● **TASK INSTRUCTIONS**:
Transcribe the listing below word for word.

────────────────────────────────────────

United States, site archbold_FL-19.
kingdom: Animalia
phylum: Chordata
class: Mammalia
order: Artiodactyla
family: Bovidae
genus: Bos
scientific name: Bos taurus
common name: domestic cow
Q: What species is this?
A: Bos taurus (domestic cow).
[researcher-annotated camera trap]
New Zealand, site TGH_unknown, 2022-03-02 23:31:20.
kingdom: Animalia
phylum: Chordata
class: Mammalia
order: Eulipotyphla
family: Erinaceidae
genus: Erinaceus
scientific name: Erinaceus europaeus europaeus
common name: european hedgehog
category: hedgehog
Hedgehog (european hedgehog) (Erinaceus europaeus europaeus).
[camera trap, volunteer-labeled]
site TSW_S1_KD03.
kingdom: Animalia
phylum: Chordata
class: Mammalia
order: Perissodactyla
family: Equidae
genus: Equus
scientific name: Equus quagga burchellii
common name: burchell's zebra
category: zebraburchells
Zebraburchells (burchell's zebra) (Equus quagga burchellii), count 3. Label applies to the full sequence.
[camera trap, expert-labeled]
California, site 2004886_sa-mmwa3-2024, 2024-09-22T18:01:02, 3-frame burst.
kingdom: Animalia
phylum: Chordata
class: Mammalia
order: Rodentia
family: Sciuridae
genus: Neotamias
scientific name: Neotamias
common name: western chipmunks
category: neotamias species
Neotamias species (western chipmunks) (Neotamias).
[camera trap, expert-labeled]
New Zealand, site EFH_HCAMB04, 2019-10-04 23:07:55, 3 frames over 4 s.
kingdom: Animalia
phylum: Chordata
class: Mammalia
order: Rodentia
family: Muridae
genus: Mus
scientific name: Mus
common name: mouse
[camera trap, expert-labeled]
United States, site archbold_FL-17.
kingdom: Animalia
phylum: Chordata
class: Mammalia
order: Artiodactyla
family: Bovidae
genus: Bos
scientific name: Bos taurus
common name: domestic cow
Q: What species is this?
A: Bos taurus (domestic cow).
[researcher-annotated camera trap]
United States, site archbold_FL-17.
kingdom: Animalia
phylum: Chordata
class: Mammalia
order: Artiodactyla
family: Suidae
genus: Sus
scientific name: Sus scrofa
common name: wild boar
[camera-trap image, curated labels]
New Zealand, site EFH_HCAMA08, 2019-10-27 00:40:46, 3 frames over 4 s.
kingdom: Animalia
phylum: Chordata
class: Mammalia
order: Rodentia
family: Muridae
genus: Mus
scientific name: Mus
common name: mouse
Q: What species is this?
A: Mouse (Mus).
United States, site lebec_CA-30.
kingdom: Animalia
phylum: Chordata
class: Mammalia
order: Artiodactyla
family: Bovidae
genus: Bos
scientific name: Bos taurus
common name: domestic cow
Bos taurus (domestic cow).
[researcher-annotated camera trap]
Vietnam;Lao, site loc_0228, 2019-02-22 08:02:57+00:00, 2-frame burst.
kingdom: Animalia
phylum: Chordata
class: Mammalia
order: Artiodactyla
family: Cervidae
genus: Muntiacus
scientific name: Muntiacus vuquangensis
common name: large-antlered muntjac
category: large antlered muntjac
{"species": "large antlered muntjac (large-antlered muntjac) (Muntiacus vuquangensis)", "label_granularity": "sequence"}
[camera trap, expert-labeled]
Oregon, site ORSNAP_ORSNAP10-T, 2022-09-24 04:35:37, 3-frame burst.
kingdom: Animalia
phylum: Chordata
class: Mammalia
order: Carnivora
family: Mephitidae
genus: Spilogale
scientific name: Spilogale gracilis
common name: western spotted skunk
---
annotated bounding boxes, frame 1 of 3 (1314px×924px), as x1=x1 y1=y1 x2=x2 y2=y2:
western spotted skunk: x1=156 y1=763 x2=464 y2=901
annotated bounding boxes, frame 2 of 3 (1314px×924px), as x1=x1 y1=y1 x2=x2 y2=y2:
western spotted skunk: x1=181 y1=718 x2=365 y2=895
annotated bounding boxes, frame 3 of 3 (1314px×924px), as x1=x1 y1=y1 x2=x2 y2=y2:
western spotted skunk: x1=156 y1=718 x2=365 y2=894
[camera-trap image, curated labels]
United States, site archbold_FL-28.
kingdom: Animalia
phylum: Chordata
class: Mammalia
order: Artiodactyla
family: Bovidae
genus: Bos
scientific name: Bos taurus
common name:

────────────────────────────────────────

● **RESPONSE**:
United States, site archbold_FL-19.
kingdom: Animalia
phylum: Chordata
class: Mammalia
order: Artiodactyla
family: Bovidae
genus: Bos
scientific name: Bos taurus
common name: domestic cow
Q: What species is this?
A: Bos taurus (domestic cow).
[researcher-annotated camera trap]
New Zealand, site TGH_unknown, 2022-03-02 23:31:20.
kingdom: Animalia
phylum: Chordata
class: Mammalia
order: Eulipotyphla
family: Erinaceidae
genus: Erinaceus
scientific name: Erinaceus europaeus europaeus
common name: european hedgehog
category: hedgehog
Hedgehog (european hedgehog) (Erinaceus europaeus europaeus).
[camera trap, volunteer-labeled]
site TSW_S1_KD03.
kingdom: Animalia
phylum: Chordata
class: Mammalia
order: Perissodactyla
family: Equidae
genus: Equus
scientific name: Equus quagga burchellii
common name: burchell's zebra
category: zebraburchells
Zebraburchells (burchell's zebra) (Equus quagga burchellii), count 3. Label applies to the full sequence.
[camera trap, expert-labeled]
California, site 2004886_sa-mmwa3-2024, 2024-09-22T18:01:02, 3-frame burst.
kingdom: Animalia
phylum: Chordata
class: Mammalia
order: Rodentia
family: Sciuridae
genus: Neotamias
scientific name: Neotamias
common name: western chipmunks
category: neotamias species
Neotamias species (western chipmunks) (Neotamias).
[camera trap, expert-labeled]
New Zealand, site EFH_HCAMB04, 2019-10-04 23:07:55, 3 frames over 4 s.
kingdom: Animalia
phylum: Chordata
class: Mammalia
order: Rodentia
family: Muridae
genus: Mus
scientific name: Mus
common name: mouse
[camera trap, expert-labeled]
United States, site archbold_FL-17.
kingdom: Animalia
phylum: Chordata
class: Mammalia
order: Artiodactyla
family: Bovidae
genus: Bos
scientific name: Bos taurus
common name: domestic cow
Q: What species is this?
A: Bos taurus (domestic cow).
[researcher-annotated camera trap]
United States, site archbold_FL-17.
kingdom: Animalia
phylum: Chordata
class: Mammalia
order: Artiodactyla
family: Suidae
genus: Sus
scientific name: Sus scrofa
common name: wild boar
[camera-trap image, curated labels]
New Zealand, site EFH_HCAMA08, 2019-10-27 00:40:46, 3 frames over 4 s.
kingdom: Animalia
phylum: Chordata
class: Mammalia
order: Rodentia
family: Muridae
genus: Mus
scientific name: Mus
common name: mouse
Q: What species is this?
A: Mouse (Mus).
United States, site lebec_CA-30.
kingdom: Animalia
phylum: Chordata
class: Mammalia
order: Artiodactyla
family: Bovidae
genus: Bos
scientific name: Bos taurus
common name: domestic cow
Bos taurus (domestic cow).
[researcher-annotated camera trap]
Vietnam;Lao, site loc_0228, 2019-02-22 08:02:57+00:00, 2-frame burst.
kingdom: Animalia
phylum: Chordata
class: Mammalia
order: Artiodactyla
family: Cervidae
genus: Muntiacus
scientific name: Muntiacus vuquangensis
common name: large-antlered muntjac
category: large antlered muntjac
{"species": "large antlered muntjac (large-antlered muntjac) (Muntiacus vuquangensis)", "label_granularity": "sequence"}
[camera trap, expert-labeled]
Oregon, site ORSNAP_ORSNAP10-T, 2022-09-24 04:35:37, 3-frame burst.
kingdom: Animalia
phylum: Chordata
class: Mammalia
order: Carnivora
family: Mephitidae
genus: Spilogale
scientific name: Spilogale gracilis
common name: western spotted skunk
---
annotated bounding boxes, frame 1 of 3 (1314px×924px), as x1=x1 y1=y1 x2=x2 y2=y2:
western spotted skunk: x1=156 y1=763 x2=464 y2=901
annotated bounding boxes, frame 2 of 3 (1314px×924px), as x1=x1 y1=y1 x2=x2 y2=y2:
western spotted skunk: x1=181 y1=718 x2=365 y2=895
annotated bounding boxes, frame 3 of 3 (1314px×924px), as x1=x1 y1=y1 x2=x2 y2=y2:
western spotted skunk: x1=156 y1=718 x2=365 y2=894
[camera-trap image, curated labels]
United States, site archbold_FL-28.
kingdom: Animalia
phylum: Chordata
class: Mammalia
order: Artiodactyla
family: Bovidae
genus: Bos
scientific name: Bos taurus
common name:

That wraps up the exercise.